Microcontrollers¶
Side-by-side comparison¶
| Board | MCU | Clock | Flash | SRAM | GPIO | WiFi | Bluetooth | USB | Voltage |
|---|---|---|---|---|---|---|---|---|---|
| Arduino Uno | ATmega328P (AVR 8-bit) | 16 MHz | 32 KB | 2 KB | 14 | — | — | Type-B | 5 V |
| Arduino Nano | ATmega328P (AVR 8-bit) | 16 MHz | 32 KB | 2 KB | 14 | — | — | mini-USB | 5 V |
| Arduino Mega 2560 | ATmega2560 (AVR 8-bit) | 16 MHz | 256 KB | 8 KB | 54 | — | — | Type-B | 5 V |
| Arduino Pro Mini | ATmega328P (AVR 8-bit) | 8 or 16 MHz | 32 KB | 2 KB | 14 | — | — | none (FTDI header) | 3.3 V or 5 V |
| ESP32 Dev Board | Xtensa LX6 dual-core | 240 MHz | 4 MB | 520 KB | 25 | b/g/n | BT Classic + BLE 4.2 | micro-USB | 3.3 V |
| ESP32-S3 | Xtensa LX7 dual-core | 240 MHz | 4–16 MB | 512 KB + 8 MB PSRAM | 45 | b/g/n | BLE 5 | native USB-OTG | 3.3 V |
| ESP32-C3 | RISC-V single-core | 160 MHz | 4 MB | 400 KB | 22 | b/g/n | BLE 5 | native USB | 3.3 V |
| ESP8266 NodeMCU | Xtensa L106 | 80 MHz | 4 MB | 80 KB | 11 usable | b/g/n | — | micro-USB | 3.3 V |
Common questions¶
Which Arduino should I buy first?¶
Arduino Uno R3. Largest library compatibility, most tutorial coverage, full-size pins for breadboard / shields.
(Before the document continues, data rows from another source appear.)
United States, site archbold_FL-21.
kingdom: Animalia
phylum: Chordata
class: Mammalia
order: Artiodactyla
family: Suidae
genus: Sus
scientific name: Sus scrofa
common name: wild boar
Skip Nano only if your project needs Uno-incompatible shields.
Arduino vs ESP32 — which is better?¶
ESP32 for WiFi/Bluetooth projects, more memory, faster (240 MHz dual-core vs 16 MHz single-core). Arduino Uno for tutorials, 5 V logic compatibility, and simpler debugging. Use Arduino if you don't need networking.
ESP32 vs ESP32-S3 vs ESP32-C3 — what's the difference?¶
ESP32 = original dual-core Xtensa with WiFi + Bluetooth Classic + BLE 4.2. ESP32-S3 = newer dual-core Xtensa with native USB-OTG and BLE 5 (no Bluetooth Classic). Better for USB peripherals + AI workloads. ESP32-C3 = single-core RISC-V, BLE 5, cheapest of the three. Pick C3 for cost-sensitive projects without USB-host needs.
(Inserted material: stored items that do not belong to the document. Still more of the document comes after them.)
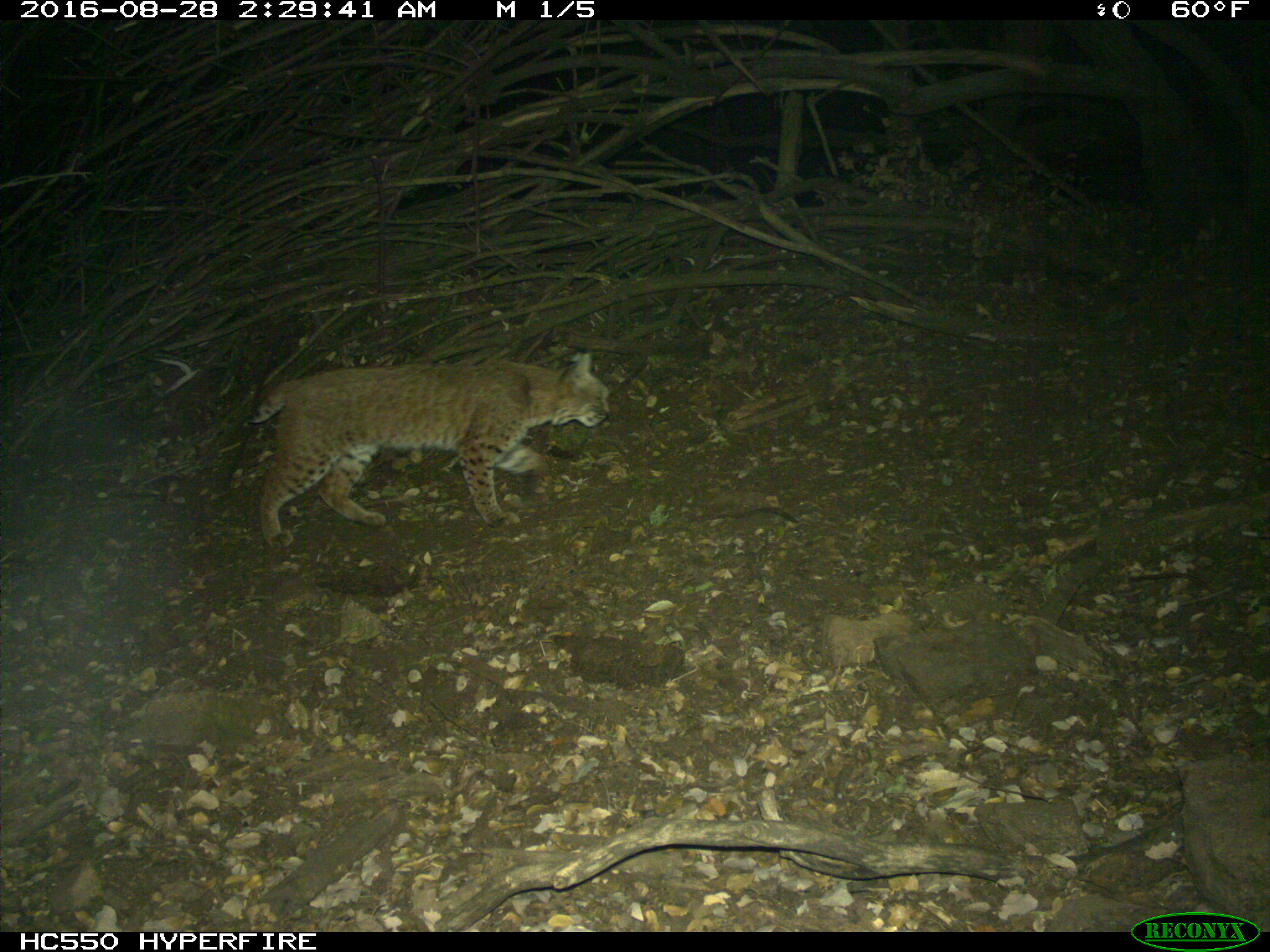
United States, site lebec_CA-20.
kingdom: Animalia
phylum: Chordata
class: Mammalia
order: Carnivora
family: Felidae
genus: Lynx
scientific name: Lynx rufus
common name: bobcat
Can I use Arduino code on an ESP32?¶
Mostly yes — ESP32 supports the Arduino IDE via the ESP32 board package. Library compatibility varies: AVR-specific libraries (interrupts, EEPROM) often need ESP32-equivalent replacements. Pin numbers differ.
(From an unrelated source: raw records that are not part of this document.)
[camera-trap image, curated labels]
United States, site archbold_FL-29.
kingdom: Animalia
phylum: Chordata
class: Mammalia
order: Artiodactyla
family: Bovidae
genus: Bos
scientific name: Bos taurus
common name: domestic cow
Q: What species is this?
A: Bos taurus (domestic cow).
Does ESP8266 NodeMCU still make sense?¶
Only for ultra-budget WiFi-only projects. ESP32 is cheaper than it used to be and is faster, has more memory, and adds Bluetooth. New designs should use ESP32 unless you specifically need ESP8266 compatibility.